Students with temporary housing contracts are free to leave early

Students with temporary housing contracts are free to leave early

Students who rent a room often have a contract for one year or another set period of time. This way, the landlord secures rental incomes without being bound by a long-term agreement. But what if the student wants to leave early?

Dutch landlords who sublet student rooms are burdening students with unlawful tenancy agreements, tenants association Woonbond told newspaper Trouw. Since 1 July 2016, it is possible to set up a contract for a maximum period of two years (in case of an independent home) or five years (in case of a student room). The tenancy agreements offered to foreign students often state that they cannot terminate the contract early, but, according to the Woonbond, such agreements are against the law.

International students who decide to return to Germany or Brazil after two or three months understandably want to terminate their rental agreement at immediate notice. But if they do, landlords are stuck with empty rooms which they can’t find a new tenant for. These rooms are often specifically furnished and reserved for foreign students.

One-month notice

So what exactly are the rules? In order to find out, we take a look at what the law says, we consult the Dutch government’s website Rijksoverheid.nl, and we speak to local legal aid center Rechtswinkel Tilburg. As it turns out, temporary housing contracts are particularly convenient for landlords. “In the past, the landlord couldn’t force you to leave”, says Jos van Roestel, a former civil law teacher at Tilburg University and currently employed by Rechtswinkel Tilburg as a team leader. “Now, they’re not stuck with the tenant after the term of the contract has ended.”

When a new law is implemented, it is often not immediately clear what the new law means in practice. According to Van Roestel, Rechtswinkel Tilburg hasn’t been contacted by students who have had problems regarding the new law, but it was brought into force less than a year ago. “The first cases could be expected to emerge around this time, because rental agreements often have a one-year term.”

“You want your tenant to stay as long as possible, so that you have certainty”

As coincidence would have it, there was a discussion about it at Rechtswinkel Tilburg just this morning. Can you terminate a temporary housing contract early? That doesn’t seem instantaneously logical. Van Roestel: “The landlord invests in finding a tenant, in order to generate a certain profit.” If a tenant leaves early, it quickly becomes an unprofitable undertaking.”

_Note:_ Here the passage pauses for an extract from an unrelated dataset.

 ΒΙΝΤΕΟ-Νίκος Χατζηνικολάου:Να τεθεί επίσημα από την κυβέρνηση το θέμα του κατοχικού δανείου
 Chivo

Nevertheless, the website of the government is very clear about it: the landlord cannot terminate the agreement early. The tenant can, taking into account the notice period. The notice period generally equals the payment period, which is usually one month. There are other rules for homes specifically intended for a certain tenant group, such as students. But even then, the law says that terminating the contract early is possible within the notice period. In addition, article 7:271 section 7 BW of the law states that you cannot forbid tenants to terminate the contract. If such an agreement is taken up in the contract, it is simply not valid.

Conflict

A judge is still to rule on the conflict between the tenant association and the landlords, but it seems safe to conclude that the ruling may be unfavorable for the landlords. Unless the court’s decision strongly deviates from the law, which is highly unlikely, students are allowed to terminate their housing contract early – even if they have a temporary agreement. Although the new housing law seemed to benefit landlords, their advantage doesn’t seem to hold up after all. Ardin Mourik, the director of the organization for student housing providers, is preparing for the worst, Trouw reports: “Housing corporations won’t be able to guarantee rooms, and it will be uncertain where foreign students will be able to live.”

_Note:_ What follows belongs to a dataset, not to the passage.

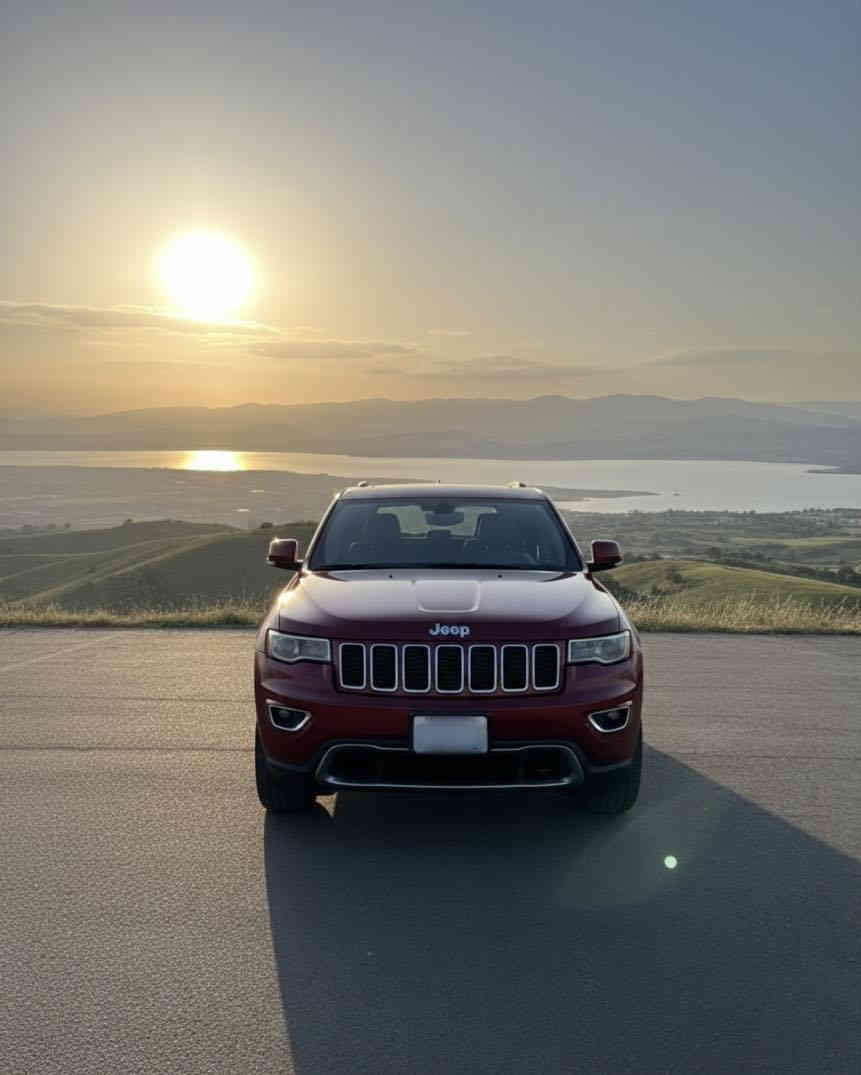 جيب ٢٠١٤ مكفولة من الصبغ والحادث 
بيها بارد شي بسيط

***********
واتس اب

Why the landlords don’t just admit their wrong? Rechtswinkel team leader Jeroen Jaspers of the department Consumer and Housing smiles: “I wouldn’t either, if I were them. You want your tenant to stay as long as possible, so that you have certainty. And I can imagine that there is some unclarity. I have read the explanatory memorandum to this law, and, at the time, you weren’t supposed to terminate a temporary housing contract. But when I read the law now, that does seem to be possible.”